• **The problem**
Leave out the pictures and repeat everything else in the records exactly.
++++++++++++++++++++
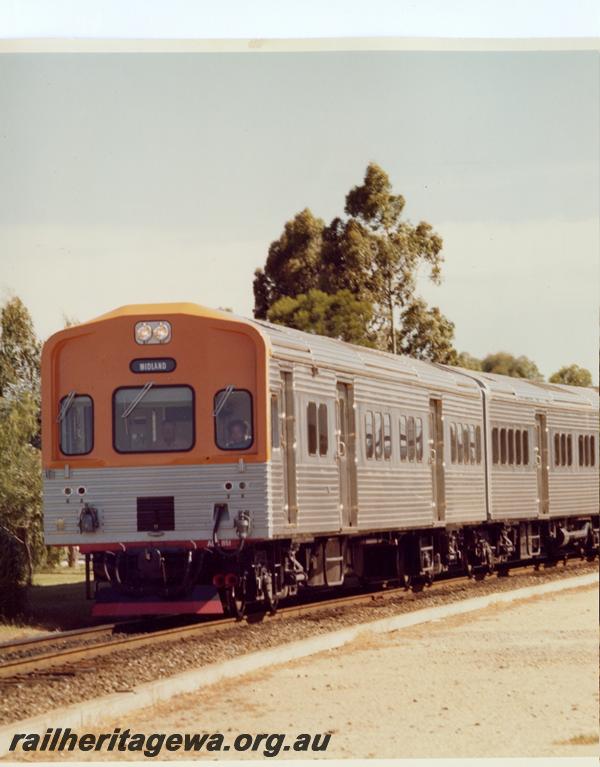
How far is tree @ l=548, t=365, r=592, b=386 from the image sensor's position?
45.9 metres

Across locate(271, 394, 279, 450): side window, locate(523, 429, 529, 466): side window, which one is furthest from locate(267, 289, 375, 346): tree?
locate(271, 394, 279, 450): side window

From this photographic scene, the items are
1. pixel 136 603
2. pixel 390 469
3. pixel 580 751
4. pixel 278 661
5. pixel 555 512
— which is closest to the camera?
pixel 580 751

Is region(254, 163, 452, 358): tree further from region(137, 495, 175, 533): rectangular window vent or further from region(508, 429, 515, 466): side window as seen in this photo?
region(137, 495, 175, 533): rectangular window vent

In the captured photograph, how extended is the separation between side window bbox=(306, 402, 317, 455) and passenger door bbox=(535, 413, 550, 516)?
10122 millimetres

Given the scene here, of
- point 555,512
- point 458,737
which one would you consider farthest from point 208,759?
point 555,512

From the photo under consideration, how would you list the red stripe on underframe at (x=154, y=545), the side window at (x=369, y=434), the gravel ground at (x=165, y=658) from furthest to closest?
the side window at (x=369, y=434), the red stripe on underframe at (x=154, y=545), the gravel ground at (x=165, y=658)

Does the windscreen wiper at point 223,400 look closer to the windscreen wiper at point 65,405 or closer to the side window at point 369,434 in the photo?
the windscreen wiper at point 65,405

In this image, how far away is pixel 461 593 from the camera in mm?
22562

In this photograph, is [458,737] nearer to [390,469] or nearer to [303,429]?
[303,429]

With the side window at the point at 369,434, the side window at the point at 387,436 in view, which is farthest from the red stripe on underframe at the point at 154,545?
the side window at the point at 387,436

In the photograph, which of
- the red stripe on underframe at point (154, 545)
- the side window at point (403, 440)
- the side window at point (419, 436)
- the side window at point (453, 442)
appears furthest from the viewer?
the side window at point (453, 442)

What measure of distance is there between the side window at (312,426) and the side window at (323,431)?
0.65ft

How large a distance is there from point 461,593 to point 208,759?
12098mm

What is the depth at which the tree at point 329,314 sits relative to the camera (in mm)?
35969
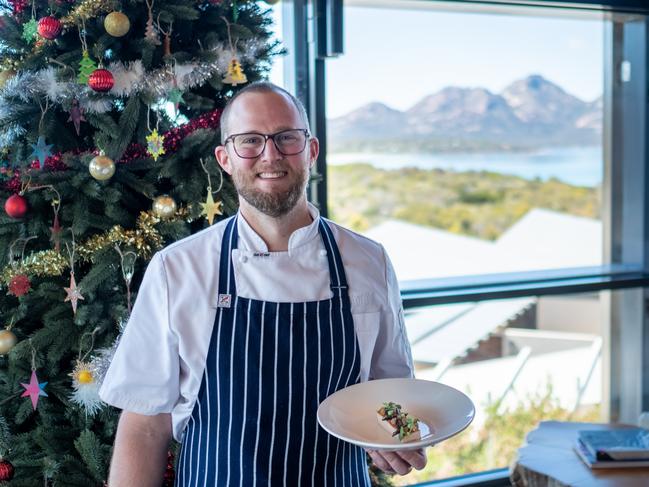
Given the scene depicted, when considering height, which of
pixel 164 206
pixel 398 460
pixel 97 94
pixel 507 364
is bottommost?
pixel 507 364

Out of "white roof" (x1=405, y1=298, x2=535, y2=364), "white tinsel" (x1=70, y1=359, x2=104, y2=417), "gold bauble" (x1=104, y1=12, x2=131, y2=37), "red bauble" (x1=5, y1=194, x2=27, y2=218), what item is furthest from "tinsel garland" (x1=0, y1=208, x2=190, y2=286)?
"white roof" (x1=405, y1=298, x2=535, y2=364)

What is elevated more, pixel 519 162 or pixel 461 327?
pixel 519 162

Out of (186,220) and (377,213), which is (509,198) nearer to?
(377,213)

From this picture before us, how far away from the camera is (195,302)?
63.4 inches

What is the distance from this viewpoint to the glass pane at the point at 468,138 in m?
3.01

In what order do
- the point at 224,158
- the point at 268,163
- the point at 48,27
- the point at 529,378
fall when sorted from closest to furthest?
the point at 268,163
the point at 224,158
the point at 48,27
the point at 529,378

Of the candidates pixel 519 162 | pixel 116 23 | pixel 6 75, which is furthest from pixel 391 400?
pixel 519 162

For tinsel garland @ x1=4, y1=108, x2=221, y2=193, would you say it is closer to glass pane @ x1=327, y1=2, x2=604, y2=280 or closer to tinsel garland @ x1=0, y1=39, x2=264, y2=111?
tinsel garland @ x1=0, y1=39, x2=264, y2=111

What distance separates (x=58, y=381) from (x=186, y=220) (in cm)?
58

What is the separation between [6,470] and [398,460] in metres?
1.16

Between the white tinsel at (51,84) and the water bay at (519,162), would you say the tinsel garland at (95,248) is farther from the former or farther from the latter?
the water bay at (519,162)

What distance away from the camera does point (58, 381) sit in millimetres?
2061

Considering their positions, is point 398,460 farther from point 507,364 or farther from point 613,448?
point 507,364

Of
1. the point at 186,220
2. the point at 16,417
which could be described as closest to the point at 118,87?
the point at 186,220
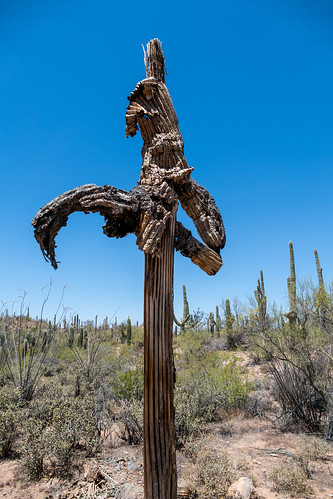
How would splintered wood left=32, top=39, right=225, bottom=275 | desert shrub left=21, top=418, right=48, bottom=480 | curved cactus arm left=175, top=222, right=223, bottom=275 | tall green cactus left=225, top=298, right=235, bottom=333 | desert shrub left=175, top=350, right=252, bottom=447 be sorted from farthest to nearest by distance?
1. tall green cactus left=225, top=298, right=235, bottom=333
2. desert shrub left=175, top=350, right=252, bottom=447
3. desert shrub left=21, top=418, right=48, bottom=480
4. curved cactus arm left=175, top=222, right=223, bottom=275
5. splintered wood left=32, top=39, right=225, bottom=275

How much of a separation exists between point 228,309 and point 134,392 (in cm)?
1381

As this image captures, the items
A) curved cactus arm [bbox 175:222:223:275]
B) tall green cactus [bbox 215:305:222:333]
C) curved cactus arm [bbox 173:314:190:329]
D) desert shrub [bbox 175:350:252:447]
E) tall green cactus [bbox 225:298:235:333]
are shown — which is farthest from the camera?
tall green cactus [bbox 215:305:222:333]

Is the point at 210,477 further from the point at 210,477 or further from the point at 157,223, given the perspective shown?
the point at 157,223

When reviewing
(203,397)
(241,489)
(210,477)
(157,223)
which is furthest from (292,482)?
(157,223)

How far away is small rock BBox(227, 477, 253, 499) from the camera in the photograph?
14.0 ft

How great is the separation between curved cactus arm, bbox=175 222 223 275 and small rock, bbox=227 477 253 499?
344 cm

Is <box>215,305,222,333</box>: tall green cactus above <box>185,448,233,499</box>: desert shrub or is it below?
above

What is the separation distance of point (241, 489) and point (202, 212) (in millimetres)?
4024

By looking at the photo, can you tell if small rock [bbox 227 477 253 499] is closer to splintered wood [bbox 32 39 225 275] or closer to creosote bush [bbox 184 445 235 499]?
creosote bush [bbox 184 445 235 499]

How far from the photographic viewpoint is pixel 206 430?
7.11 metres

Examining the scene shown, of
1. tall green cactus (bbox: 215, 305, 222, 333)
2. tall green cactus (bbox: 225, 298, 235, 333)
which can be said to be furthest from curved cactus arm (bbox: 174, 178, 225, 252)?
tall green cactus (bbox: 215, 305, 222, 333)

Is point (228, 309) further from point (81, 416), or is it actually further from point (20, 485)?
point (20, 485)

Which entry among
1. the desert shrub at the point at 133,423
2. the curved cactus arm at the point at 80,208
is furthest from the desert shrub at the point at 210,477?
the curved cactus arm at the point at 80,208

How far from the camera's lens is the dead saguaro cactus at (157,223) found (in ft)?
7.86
++++++++++++++++++++
• **The result**
How far is tree @ l=548, t=365, r=592, b=386 from the image sensor's position?
45.9 metres

Across locate(271, 394, 279, 450): side window, locate(523, 429, 529, 466): side window, which one is furthest from locate(267, 289, 375, 346): tree?
locate(271, 394, 279, 450): side window

From this photographic scene, the items are
1. pixel 136 603
2. pixel 390 469
3. pixel 580 751
4. pixel 278 661
5. pixel 555 512
— which is closest to the camera?
pixel 580 751

Is region(254, 163, 452, 358): tree further from region(137, 495, 175, 533): rectangular window vent or further from region(508, 429, 515, 466): side window as seen in this photo?
region(137, 495, 175, 533): rectangular window vent

In the captured photograph, how extended is the separation between side window bbox=(306, 402, 317, 455) and passenger door bbox=(535, 413, 550, 516)?
10122 millimetres

Given the scene here, of
- point 555,512
- point 458,737
which one would you consider farthest from point 208,759?
point 555,512

From the photo under consideration, how would you list the red stripe on underframe at (x=154, y=545), the side window at (x=369, y=434), the gravel ground at (x=165, y=658) from furthest to closest?
the side window at (x=369, y=434), the red stripe on underframe at (x=154, y=545), the gravel ground at (x=165, y=658)

Does the windscreen wiper at point 223,400 look closer to the windscreen wiper at point 65,405 or closer to the side window at point 369,434 in the photo?
the windscreen wiper at point 65,405

In this image, how far away is pixel 461 593 from the camera in mm?
22562

In this photograph, is [458,737] nearer to [390,469] or nearer to [303,429]?
[303,429]

With the side window at the point at 369,434, the side window at the point at 387,436 in view, which is farthest from the red stripe on underframe at the point at 154,545?
the side window at the point at 387,436

In the photograph, which of
- the red stripe on underframe at point (154, 545)
- the side window at point (403, 440)
- the side window at point (419, 436)
- the side window at point (453, 442)
appears furthest from the viewer?
the side window at point (453, 442)

What measure of distance is there between the side window at (312,426) and the side window at (323,431)?
0.65ft

How large a distance is there from point 461,593 to point 208,759?
12098mm

What is the depth at which the tree at point 329,314 sits relative to the camera (in mm)?
35969
Given the scene depicted, when considering height, which of
pixel 164 206
pixel 398 460
pixel 97 94
pixel 507 364
is bottommost?
pixel 507 364

Out of "white roof" (x1=405, y1=298, x2=535, y2=364), "white tinsel" (x1=70, y1=359, x2=104, y2=417), "gold bauble" (x1=104, y1=12, x2=131, y2=37), "red bauble" (x1=5, y1=194, x2=27, y2=218), what item is furthest from "tinsel garland" (x1=0, y1=208, x2=190, y2=286)?
"white roof" (x1=405, y1=298, x2=535, y2=364)

What is elevated more, pixel 519 162 or pixel 461 327?
pixel 519 162

Out of (186,220) and (377,213), which is (509,198) nearer to?
(377,213)

From this picture before us, how far away from the camera is (195,302)?
63.4 inches

What is the distance from this viewpoint to the glass pane at the point at 468,138 in m?
3.01

In what order do
- the point at 224,158
- the point at 268,163
- the point at 48,27
- the point at 529,378
fall when sorted from closest to furthest?
the point at 268,163
the point at 224,158
the point at 48,27
the point at 529,378

Of the candidates pixel 519 162 | pixel 116 23 | pixel 6 75, which is furthest from pixel 391 400?
pixel 519 162

For tinsel garland @ x1=4, y1=108, x2=221, y2=193, would you say it is closer to glass pane @ x1=327, y1=2, x2=604, y2=280 or closer to tinsel garland @ x1=0, y1=39, x2=264, y2=111?
tinsel garland @ x1=0, y1=39, x2=264, y2=111

What distance separates (x=58, y=381) from (x=186, y=220) (in cm)?
58

What is the separation between [6,470] and [398,460] in metres?
1.16

Between the white tinsel at (51,84) and the water bay at (519,162), would you say the tinsel garland at (95,248) is farther from the former or farther from the latter?
the water bay at (519,162)

What distance away from the camera does point (58, 381) sit in millimetres?
2061

Considering their positions, is point 398,460 farther from point 507,364 or farther from point 613,448?
point 507,364

Of
1. the point at 186,220
2. the point at 16,417
which could be described as closest to the point at 118,87?
the point at 186,220
How would splintered wood left=32, top=39, right=225, bottom=275 | desert shrub left=21, top=418, right=48, bottom=480 | curved cactus arm left=175, top=222, right=223, bottom=275 | tall green cactus left=225, top=298, right=235, bottom=333 | desert shrub left=175, top=350, right=252, bottom=447 be sorted from farthest to nearest by distance?
1. tall green cactus left=225, top=298, right=235, bottom=333
2. desert shrub left=175, top=350, right=252, bottom=447
3. desert shrub left=21, top=418, right=48, bottom=480
4. curved cactus arm left=175, top=222, right=223, bottom=275
5. splintered wood left=32, top=39, right=225, bottom=275

How much of a separation exists between point 228,309 and point 134,392 (in cm)?
1381

As this image captures, the items
A) curved cactus arm [bbox 175:222:223:275]
B) tall green cactus [bbox 215:305:222:333]
C) curved cactus arm [bbox 173:314:190:329]
D) desert shrub [bbox 175:350:252:447]
E) tall green cactus [bbox 225:298:235:333]
are shown — which is farthest from the camera?
tall green cactus [bbox 215:305:222:333]

Is the point at 210,477 further from the point at 210,477 or further from the point at 157,223, given the perspective shown?
the point at 157,223

When reviewing
(203,397)
(241,489)
(210,477)
(157,223)
which is furthest from (292,482)?
(157,223)

How far away is small rock BBox(227, 477, 253, 499) from the camera in the photograph?
14.0 ft

How great is the separation between curved cactus arm, bbox=175 222 223 275 and small rock, bbox=227 477 253 499?
344 cm

Is <box>215,305,222,333</box>: tall green cactus above <box>185,448,233,499</box>: desert shrub or is it below?
above

What is the separation distance of point (241, 489) and point (202, 212) (in millimetres)?
4024

By looking at the photo, can you tell if small rock [bbox 227 477 253 499] is closer to splintered wood [bbox 32 39 225 275] or closer to creosote bush [bbox 184 445 235 499]?
creosote bush [bbox 184 445 235 499]

How far from the photographic viewpoint is pixel 206 430?
7.11 metres

Examining the scene shown, of
1. tall green cactus (bbox: 215, 305, 222, 333)
2. tall green cactus (bbox: 225, 298, 235, 333)
which can be said to be furthest from curved cactus arm (bbox: 174, 178, 225, 252)?
tall green cactus (bbox: 215, 305, 222, 333)

Is point (228, 309) further from point (81, 416), or is it actually further from point (20, 485)?
point (20, 485)

Which entry among
1. the desert shrub at the point at 133,423
2. the curved cactus arm at the point at 80,208
is furthest from the desert shrub at the point at 210,477?
the curved cactus arm at the point at 80,208

How far from the camera's lens is the dead saguaro cactus at (157,223) found (in ft)?
7.86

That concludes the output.